## Required actions
a) In the passage about the rise of deep learning, what kind of hardware did Geoffrey Hinton's team run their neural network on?
b) Pick up the passage about the rise of deep learning after its last sentence and keep writing it.

## Excerpt provided

______________________________

2012 marked a breakthrough for Artificial Intelligence (AI), in particular for the field of Machine Learning (ML) that deals with algorithms that improve automatically by learning from data. Back then, Geoffrey Hinton and his team at Toronto University managed to design and efficiently implement an artificial neural network on a set of graphics cards of the kind normally used to run the latest and greatest video games. For the first time, a neural network of this kind was fast enough to be trained on millions of images. As a result, their method clearly beat the state of the art in object classification, almost halving the error rate of the previous best result. It was the beginning of the success story of Deep Learning, a branch of Machine Learning exploring Deep Neural Networks (DNNs). Due to their deep architecture with many stacked layers of artificial neurons, DNNs are capable of learning from much more data samples than it was previously possible with other Machine Learning methods.

______________________________

## Data rows
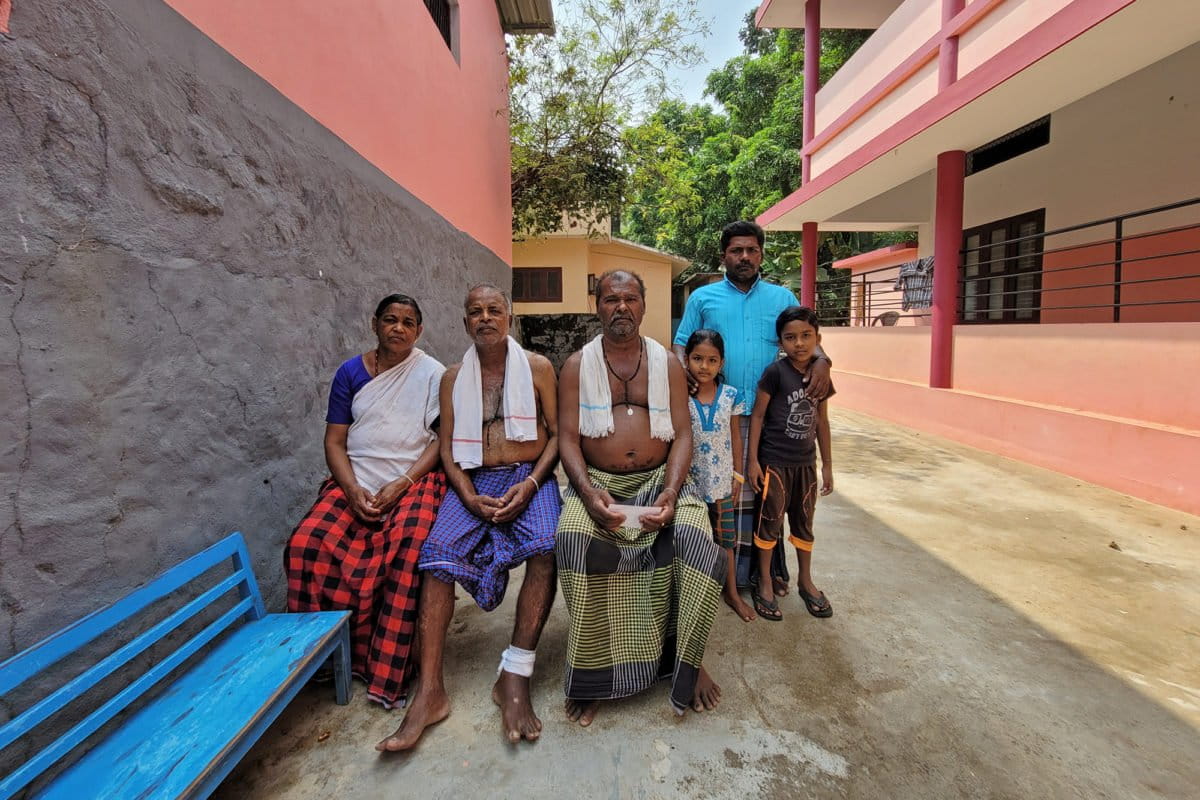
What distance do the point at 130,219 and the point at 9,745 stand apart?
1.40 metres

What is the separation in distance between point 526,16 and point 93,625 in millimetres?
8243

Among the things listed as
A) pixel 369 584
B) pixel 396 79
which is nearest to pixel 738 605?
pixel 369 584

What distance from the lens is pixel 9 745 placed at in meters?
1.30

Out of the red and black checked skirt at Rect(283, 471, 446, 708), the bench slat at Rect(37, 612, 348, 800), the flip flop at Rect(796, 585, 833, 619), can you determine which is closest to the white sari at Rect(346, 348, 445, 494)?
the red and black checked skirt at Rect(283, 471, 446, 708)

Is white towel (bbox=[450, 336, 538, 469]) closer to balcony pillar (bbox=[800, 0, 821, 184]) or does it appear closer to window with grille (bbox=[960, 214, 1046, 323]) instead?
window with grille (bbox=[960, 214, 1046, 323])

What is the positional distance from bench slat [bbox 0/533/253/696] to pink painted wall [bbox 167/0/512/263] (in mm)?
1819

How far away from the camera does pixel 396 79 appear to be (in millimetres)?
3637

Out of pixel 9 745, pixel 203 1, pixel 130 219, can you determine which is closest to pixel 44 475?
pixel 9 745

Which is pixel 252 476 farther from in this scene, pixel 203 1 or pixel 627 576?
pixel 203 1

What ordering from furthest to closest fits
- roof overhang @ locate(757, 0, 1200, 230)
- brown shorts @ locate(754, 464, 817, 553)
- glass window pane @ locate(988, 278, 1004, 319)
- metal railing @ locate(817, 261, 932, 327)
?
metal railing @ locate(817, 261, 932, 327) → glass window pane @ locate(988, 278, 1004, 319) → roof overhang @ locate(757, 0, 1200, 230) → brown shorts @ locate(754, 464, 817, 553)

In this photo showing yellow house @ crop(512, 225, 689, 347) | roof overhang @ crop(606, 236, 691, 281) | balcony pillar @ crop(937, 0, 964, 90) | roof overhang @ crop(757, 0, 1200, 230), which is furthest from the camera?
roof overhang @ crop(606, 236, 691, 281)

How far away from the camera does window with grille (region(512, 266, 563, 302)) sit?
15266 millimetres

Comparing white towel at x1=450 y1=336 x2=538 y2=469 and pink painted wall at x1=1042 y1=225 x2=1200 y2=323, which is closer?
white towel at x1=450 y1=336 x2=538 y2=469

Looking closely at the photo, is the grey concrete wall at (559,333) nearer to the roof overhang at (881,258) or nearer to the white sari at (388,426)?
the white sari at (388,426)
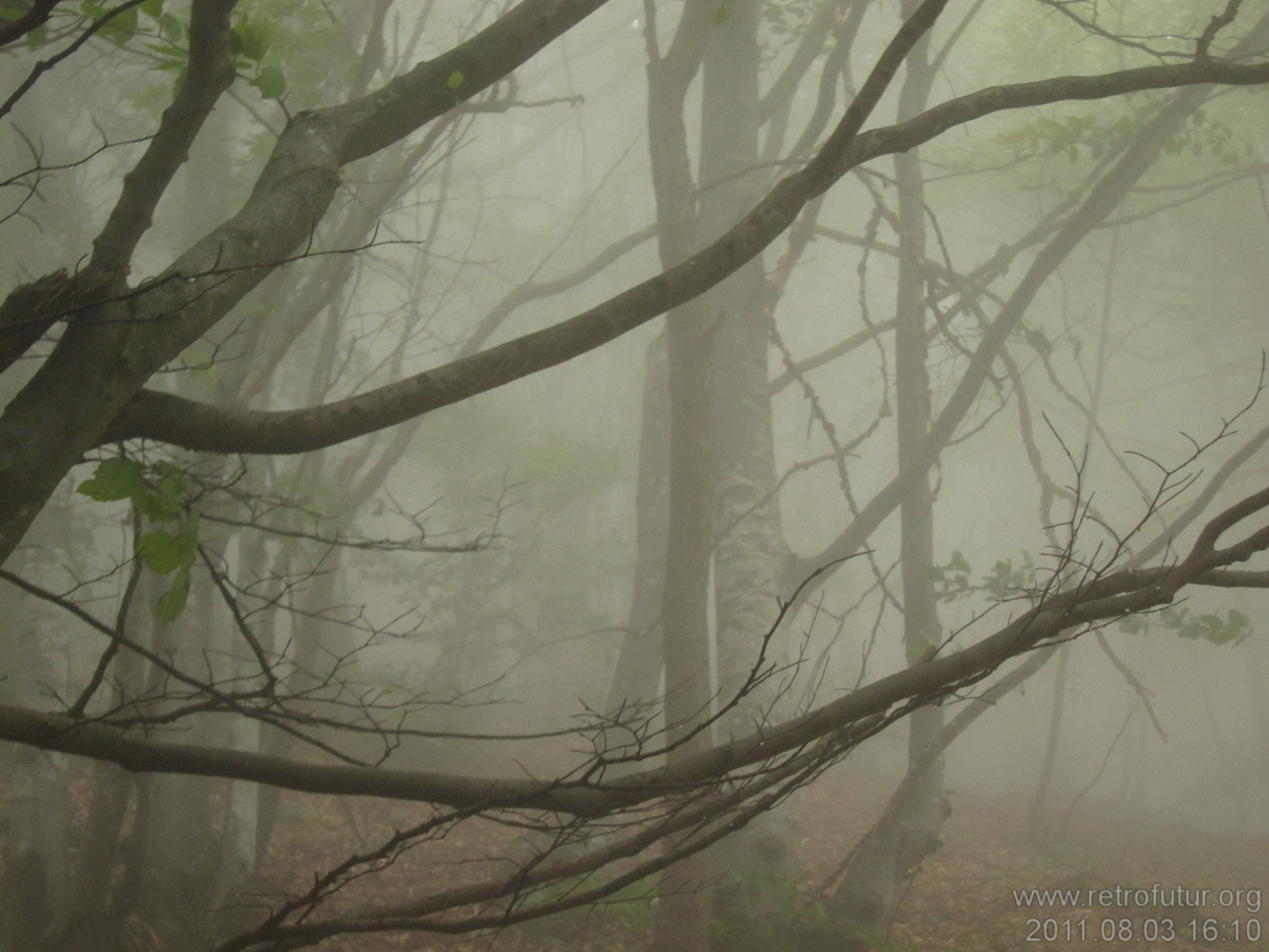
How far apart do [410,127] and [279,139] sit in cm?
35

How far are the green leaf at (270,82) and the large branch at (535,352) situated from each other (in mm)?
978

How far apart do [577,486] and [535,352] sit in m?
17.0

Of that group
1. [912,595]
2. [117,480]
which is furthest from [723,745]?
[912,595]

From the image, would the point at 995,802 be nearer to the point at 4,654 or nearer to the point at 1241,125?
the point at 1241,125

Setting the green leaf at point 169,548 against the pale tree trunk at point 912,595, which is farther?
the pale tree trunk at point 912,595

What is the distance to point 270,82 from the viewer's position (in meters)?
2.40

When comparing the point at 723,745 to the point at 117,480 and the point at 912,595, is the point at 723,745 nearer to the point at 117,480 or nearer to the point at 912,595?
the point at 117,480

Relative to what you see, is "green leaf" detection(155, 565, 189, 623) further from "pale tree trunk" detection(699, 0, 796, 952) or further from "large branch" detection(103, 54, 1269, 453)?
"pale tree trunk" detection(699, 0, 796, 952)

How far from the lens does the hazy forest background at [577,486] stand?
6.51 feet

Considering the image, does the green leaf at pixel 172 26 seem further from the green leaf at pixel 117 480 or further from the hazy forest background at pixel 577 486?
the green leaf at pixel 117 480

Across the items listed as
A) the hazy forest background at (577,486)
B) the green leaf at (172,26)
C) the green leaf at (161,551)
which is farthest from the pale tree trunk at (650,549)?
the green leaf at (161,551)

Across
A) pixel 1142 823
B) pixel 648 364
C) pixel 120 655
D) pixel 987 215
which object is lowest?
pixel 1142 823

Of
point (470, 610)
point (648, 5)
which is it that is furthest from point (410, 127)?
point (470, 610)

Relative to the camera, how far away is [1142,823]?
52.3 feet
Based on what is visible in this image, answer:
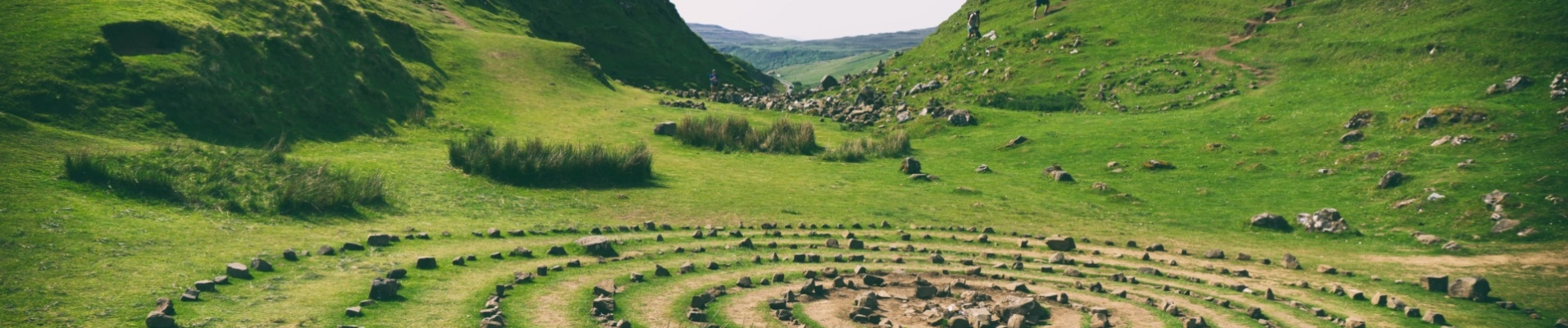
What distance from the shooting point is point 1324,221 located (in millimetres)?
25328

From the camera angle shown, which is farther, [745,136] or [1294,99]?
[1294,99]

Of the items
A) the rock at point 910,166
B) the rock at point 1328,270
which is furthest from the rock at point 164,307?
the rock at point 910,166

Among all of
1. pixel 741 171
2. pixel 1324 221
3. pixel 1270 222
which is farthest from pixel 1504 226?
pixel 741 171

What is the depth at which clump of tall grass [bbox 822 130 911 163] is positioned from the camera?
37969mm

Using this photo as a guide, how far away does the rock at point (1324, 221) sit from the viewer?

______________________________

## Answers for this exercise
a) A set of graphics cards of the kind normally used to run the latest video games.

b)
From the Cloud to the Edge
At Captural, we use Deep Learning for Computer Vision in order to build the next-generation photo book app. Computer Vision is the discipline that deals with how computers can gain high-level understanding from digital images or videos. It is one of the areas that profited and still profits most from the Deep Learning revolution. Many techniques such as face, object and scene recognition as well as image segmentation have improved greatly in accuracy and execution speed over the past few years. In addition, new exciting applications such as transferring the style from one image to another or synthesis of photo realistic images have emerged.
At first, Deep Learning algorithms were mainly deployed to the cloud, because of the large amount of compute resources they typically require. However, nowadays many smartphones and tablets come with dedicated hardware for Machine Learning. In addition, iOS and Android both offer powerful software development kits that are optimized for these ML chips and greatly simplify mobile ML. Although most models are still trained in the cloud or on powerful desktop machines, once trained, the aforementioned advancements make it easy to run model inference on mobile devices. The practice of bringing the computation closer to where its results are needed is called Edge Computing or Edge ML for this particular case.
Why choose ML at the Edge
We are working on powerful ML capabilities for the Captural photo book app. Features that are already in the app or will soon become available include:
- Smart search filters that allow to find photos based on their contents (objects, scenes, faces, places)
- Smart content-aware cropping in order to create beautiful image compositions.
- Auto-detection of photo book themes given the photos a user selected.
- Identification of similar and duplicate images.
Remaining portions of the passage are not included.